Copy out everything from the line containing "Of the point" down to the end of the entries, with both ends included and each line reproduced without any change.

■ RECORDS FOR THE TASK
☆ ☆ ☆ ☆

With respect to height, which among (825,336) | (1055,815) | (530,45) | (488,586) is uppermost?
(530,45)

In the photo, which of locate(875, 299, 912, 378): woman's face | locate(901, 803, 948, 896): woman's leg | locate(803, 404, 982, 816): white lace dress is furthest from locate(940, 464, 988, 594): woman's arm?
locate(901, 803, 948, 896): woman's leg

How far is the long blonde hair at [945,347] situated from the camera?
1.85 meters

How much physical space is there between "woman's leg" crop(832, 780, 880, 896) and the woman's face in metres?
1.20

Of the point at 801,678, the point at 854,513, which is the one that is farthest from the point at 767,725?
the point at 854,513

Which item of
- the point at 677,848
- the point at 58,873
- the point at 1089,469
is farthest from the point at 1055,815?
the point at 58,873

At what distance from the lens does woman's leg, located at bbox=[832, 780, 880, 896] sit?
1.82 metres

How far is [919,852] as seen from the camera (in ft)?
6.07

☆ ☆ ☆ ☆

■ FULL RESPONSE
Of the point at 801,678, the point at 854,513, which is the one that is farthest from the point at 767,725?
the point at 854,513

Which item of
- the point at 677,848
- the point at 58,873
- the point at 1089,469
is farthest from the point at 1055,815?
the point at 58,873

At what distance from the lens does woman's leg, located at bbox=[832, 780, 880, 896] sit?
1.82 metres

How far is [919,852] as seen from the camera (in ft)?
6.07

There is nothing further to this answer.